Indiquez si chaque énoncé s'accorde avec l'extrait sur le coton ci-dessous, en répondant par oui ou non et en citant les mots décisifs de l'extrait. 1. Eloi Laourou est ambassadeur du Bénin à Genève. 2. Seuls quatre pays produisent le coton en Afrique. 3. La question des subventions a été soulevée pour la première fois en mai 2003.

- [Extrait fourni]:
-*-

Ambassadeur du Bénin à Genève, en Suisse, Eloi Laourou, a été Coordonnateur du groupe des Pays les moins avancés (PMA) à l’Organisation Mondiale du Commerce (OMC). Il co-préside le Groupe de travail Commerce et Développement de la Francophonie à Genève. Rencontré au siège de l’OMC à Genève en marge des travaux du séminaire organisé par l’OMC et la Fondation Friedrich Ebert au profit d’une quinzaine de journalistes francophones africains, le diplomate béninois laisse entrevoir des lueurs d’espoir pour le commerce africain, notamment pour ce qui concerne le coton.

L’Evénement Précis : Des négociations se sont tenues durant plus d’une décennie en vue de la suppression des subventions des pays riches au profit de leurs cotonculteurs. Quels sont aujourd’hui les fruits de tous ces combats ?

Eloi Laourou : Le coton est dans les négociations commerciales depuis plusieurs années, porté par le Bénin, le Burkina Faso, le Mali et le Tchad. Mais ce ne sont pas que ces quatre pays qui produisent le coton en Afrique. Il y en a trente-six. La question des subventions a été soulevée pour la première fois en mai 2003. Nous sommes aujourd’hui en fin avril 2018. Cela fait donc quinze ans que nous avons commencé des négociations, quinze ans au cours desquels nous avons eu des résultats. Les négociations commerciales prennent souvent beaucoup de temps. Ce sont des intérêts économiques et commerciaux souvent énormes et croisés que nous gérons.

Quels sont donc les résultats auxquels les quatre Etats sont parvenus ?

-*-

[Questions spatiales liées à des images]

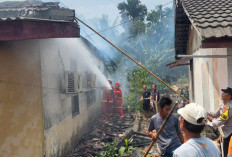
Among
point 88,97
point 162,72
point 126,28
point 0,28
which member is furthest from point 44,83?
point 126,28

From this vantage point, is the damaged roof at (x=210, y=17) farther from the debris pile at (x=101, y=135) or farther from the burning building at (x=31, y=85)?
the debris pile at (x=101, y=135)

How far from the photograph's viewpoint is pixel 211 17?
16.2ft

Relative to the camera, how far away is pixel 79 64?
32.6ft

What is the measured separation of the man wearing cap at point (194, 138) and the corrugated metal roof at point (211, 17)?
2226 mm

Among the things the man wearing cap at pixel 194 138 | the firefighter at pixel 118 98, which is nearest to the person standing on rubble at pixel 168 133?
the man wearing cap at pixel 194 138

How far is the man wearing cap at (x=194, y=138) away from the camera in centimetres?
223

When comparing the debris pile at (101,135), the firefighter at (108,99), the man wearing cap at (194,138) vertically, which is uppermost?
the man wearing cap at (194,138)

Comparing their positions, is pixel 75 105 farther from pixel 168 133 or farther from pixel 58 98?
→ pixel 168 133

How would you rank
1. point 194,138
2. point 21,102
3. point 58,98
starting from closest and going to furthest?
point 194,138 < point 21,102 < point 58,98

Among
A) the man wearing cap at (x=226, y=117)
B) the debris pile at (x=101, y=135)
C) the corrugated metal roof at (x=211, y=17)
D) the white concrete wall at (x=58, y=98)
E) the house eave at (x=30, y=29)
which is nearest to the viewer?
the house eave at (x=30, y=29)

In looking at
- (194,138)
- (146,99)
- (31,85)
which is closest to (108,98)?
(146,99)

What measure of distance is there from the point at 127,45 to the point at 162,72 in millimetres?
5697

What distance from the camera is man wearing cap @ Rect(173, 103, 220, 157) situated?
7.33 feet

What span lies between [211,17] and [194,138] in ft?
11.6
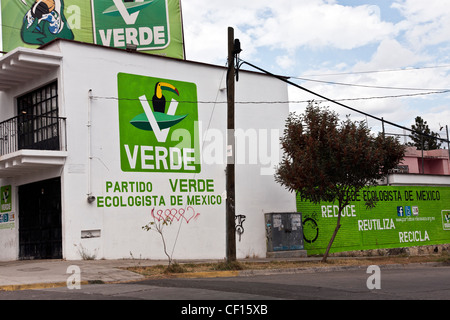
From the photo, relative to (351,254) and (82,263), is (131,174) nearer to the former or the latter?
(82,263)

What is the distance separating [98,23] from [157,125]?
592 centimetres

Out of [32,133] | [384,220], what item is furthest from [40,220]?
[384,220]

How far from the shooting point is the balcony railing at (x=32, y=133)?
1777cm

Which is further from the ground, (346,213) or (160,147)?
(160,147)

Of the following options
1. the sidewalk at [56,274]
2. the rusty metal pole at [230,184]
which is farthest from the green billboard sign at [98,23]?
the sidewalk at [56,274]

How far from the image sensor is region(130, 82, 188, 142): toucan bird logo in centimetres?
1942

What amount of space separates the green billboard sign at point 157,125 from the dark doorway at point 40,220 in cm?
262

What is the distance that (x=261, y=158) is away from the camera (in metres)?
22.3

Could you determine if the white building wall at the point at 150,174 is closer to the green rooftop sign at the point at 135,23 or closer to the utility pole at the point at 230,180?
the green rooftop sign at the point at 135,23

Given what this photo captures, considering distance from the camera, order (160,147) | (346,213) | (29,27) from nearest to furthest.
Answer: (160,147), (29,27), (346,213)

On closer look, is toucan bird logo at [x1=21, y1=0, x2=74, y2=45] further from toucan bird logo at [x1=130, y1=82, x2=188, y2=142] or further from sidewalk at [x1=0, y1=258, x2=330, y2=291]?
sidewalk at [x1=0, y1=258, x2=330, y2=291]

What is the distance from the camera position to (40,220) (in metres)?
18.9
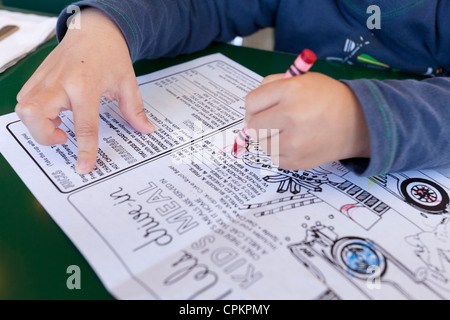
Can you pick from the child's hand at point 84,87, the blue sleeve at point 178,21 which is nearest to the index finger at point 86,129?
the child's hand at point 84,87

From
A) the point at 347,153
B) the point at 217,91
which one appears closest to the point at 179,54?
the point at 217,91

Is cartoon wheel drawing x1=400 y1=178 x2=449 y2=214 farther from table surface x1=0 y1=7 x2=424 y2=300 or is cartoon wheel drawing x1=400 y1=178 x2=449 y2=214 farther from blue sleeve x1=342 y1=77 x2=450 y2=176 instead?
table surface x1=0 y1=7 x2=424 y2=300

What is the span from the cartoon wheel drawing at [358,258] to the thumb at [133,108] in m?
0.27

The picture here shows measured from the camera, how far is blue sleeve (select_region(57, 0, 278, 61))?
1.68ft

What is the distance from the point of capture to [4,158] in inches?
16.2

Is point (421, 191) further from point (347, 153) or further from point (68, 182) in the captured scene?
point (68, 182)

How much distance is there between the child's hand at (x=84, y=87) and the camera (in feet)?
1.32

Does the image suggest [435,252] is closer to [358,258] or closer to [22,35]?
[358,258]

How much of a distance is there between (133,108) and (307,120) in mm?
229

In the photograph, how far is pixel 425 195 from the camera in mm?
401

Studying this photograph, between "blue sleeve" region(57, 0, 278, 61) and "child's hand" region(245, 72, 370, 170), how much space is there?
250 millimetres

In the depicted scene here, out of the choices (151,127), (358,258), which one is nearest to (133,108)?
(151,127)
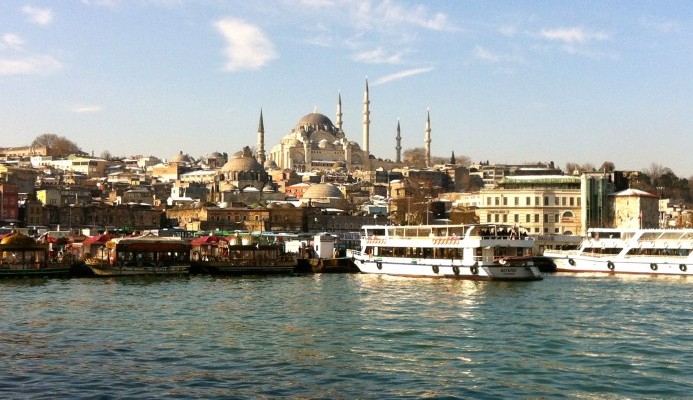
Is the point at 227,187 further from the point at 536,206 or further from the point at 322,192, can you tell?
the point at 536,206

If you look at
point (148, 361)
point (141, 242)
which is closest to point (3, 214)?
point (141, 242)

-*-

- [Résultat ci-dessous]:
1. Oui : « Ambassadeur du Bénin à Genève, en Suisse, Eloi Laourou ».
2. Non : « Mais ce ne sont pas que ces quatre pays qui produisent le coton en Afrique. Il y en a trente-six. »
3. Oui : « La question des subventions a été soulevée pour la première fois en mai 2003. »